> _Given task 1_:
Copy out the entries starting at the line containing "Noting the spatial" and continuing through the last entry, with both ends included.

##### Document segment

7 Steps To Running A Successful Small Business
|A collage of Kyle, Texas - home of many small businesses.|
By: Sean Claes
If you have a small business, this article is for you. Heck... if you have a large company, this is still solid advice... but most folks who run large businesses have a team of people who are looking over details such as these. Owner-operator businesses, much of the time, have to learn these points as they go. Note: This is not "THE 7 Steps To Running A Successful Small Business" but below you will find seven helpful steps to move you in the right direction. Happy reading, my friend.
1. Don't Worry. Be Happy with Customers.
If you walked into a store and the person behind the counter didn't greet you, didn't smile and didn't make you feel welcome, would you tell all of your friends to go to that store? Likely not. I know that I have personally turned around and walked out of a business that didn't greet me.
This is really Retail 101. Customer Service. Put on a happy face. The customer doesn't care that you've had a cruddy day and have your head filled with money, personnel or life problems. They came in to be served, have a positive experience and to purchase a product. Your job is to be there to happily answer questions, be a positive point in their day and make sure they walk out in a better mood than they had when they walked in.
An example of a small business that has done this well is Austin, Texas' Amy's Ice Cream. At the core of it, it's just an expensive ice cream shop... but kids and adults alike seek this establishment out because of the culture. It's an experience each time you enter.
Of course, there's always angry people who aren't going to be swayed by your kindness... be even kinder to them. These folks are looking for any reason not to come back... don't give them one.
2. The Power of Positive.
I can't tell you how many times I've talked with small business owners who complain about all of the things that are out of their control. What their competition is doing, who is talking ill of them on social media, all the ways the local small business support systems in their town are not serving them or can't offer what they want. And that is me as a customer. I know I don't want to walk out thinking "those poor folks are just trying to make it." I want to walk out thinking "That was nice. They have great products and are good people."
Does HEB complain about what Wal-Mart is doing? No. They talk about the great things that are happening within their walls. Their products. Their people. Their events... and how it makes like better for the customer. HEB's slogan is "Here, Everything's Better." How much more positive can you get there?
3. Accentuate Perceived Negatives.
Say the things that people are thinking.
- Are you in a bad location? Well... you're a little hard to find, but well worth the effort.
- Are your prices more expensive? Well... you may cost you a little bit more, but the quality of your product is vastly superior.
- Are you a small shop with few offerings? Well... you focus on a few things, but do them amazingly well.
List out all of the things that you've heard or could be said about your business and find a way to tell it with a positive light.

##########
##### Record extracts

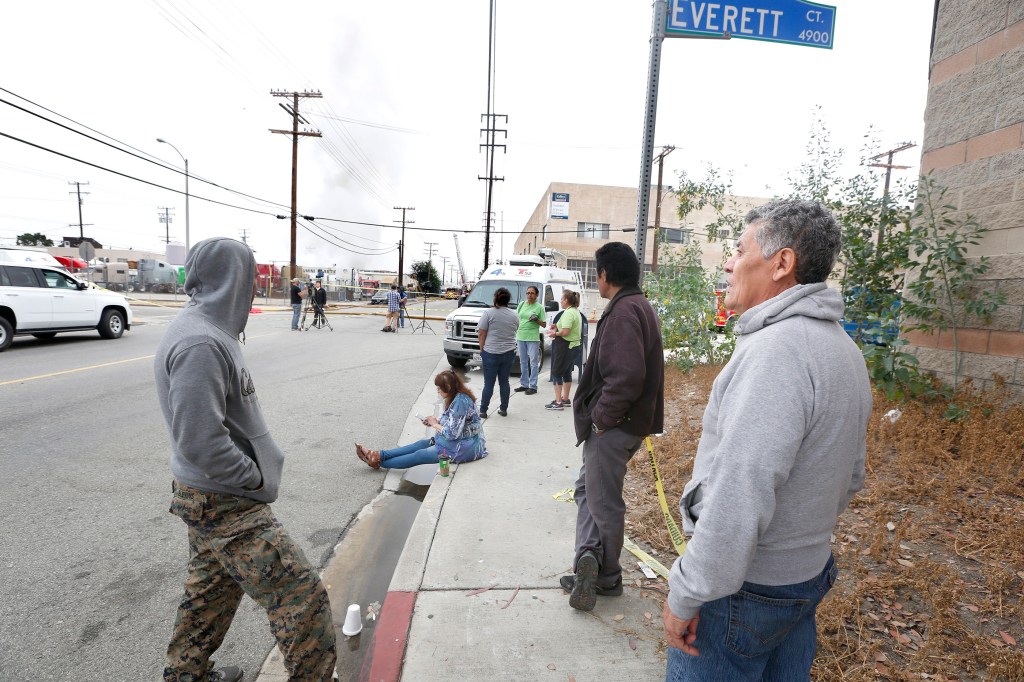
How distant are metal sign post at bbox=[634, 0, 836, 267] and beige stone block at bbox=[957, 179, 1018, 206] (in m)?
2.14

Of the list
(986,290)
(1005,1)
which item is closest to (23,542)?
(986,290)

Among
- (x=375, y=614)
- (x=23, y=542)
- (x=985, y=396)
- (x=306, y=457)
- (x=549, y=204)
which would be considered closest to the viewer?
(x=375, y=614)

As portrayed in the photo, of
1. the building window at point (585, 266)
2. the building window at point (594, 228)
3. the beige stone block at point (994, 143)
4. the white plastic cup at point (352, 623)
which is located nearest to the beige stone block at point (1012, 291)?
the beige stone block at point (994, 143)

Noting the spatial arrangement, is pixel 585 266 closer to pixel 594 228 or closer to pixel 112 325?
pixel 594 228

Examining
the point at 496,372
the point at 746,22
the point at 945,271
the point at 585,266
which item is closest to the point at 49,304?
the point at 496,372

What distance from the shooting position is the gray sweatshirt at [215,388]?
191cm

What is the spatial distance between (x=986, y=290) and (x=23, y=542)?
7.66 m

##########

> _Given task 2_:
According to the small business article, what is HEB's slogan?

> _Full response 1_:
Noting the spatial arrangement, is pixel 585 266 closer to pixel 594 228 or closer to pixel 112 325?
pixel 594 228

Examining
the point at 496,372
the point at 746,22
the point at 945,271
the point at 585,266
which item is closest to the point at 49,304?
the point at 496,372

What distance from the shooting position is the gray sweatshirt at [215,388]?
191cm

What is the spatial distance between (x=986, y=290) and (x=23, y=542)?
7.66 m

> _Full response 2_:
"Here, Everything's Better."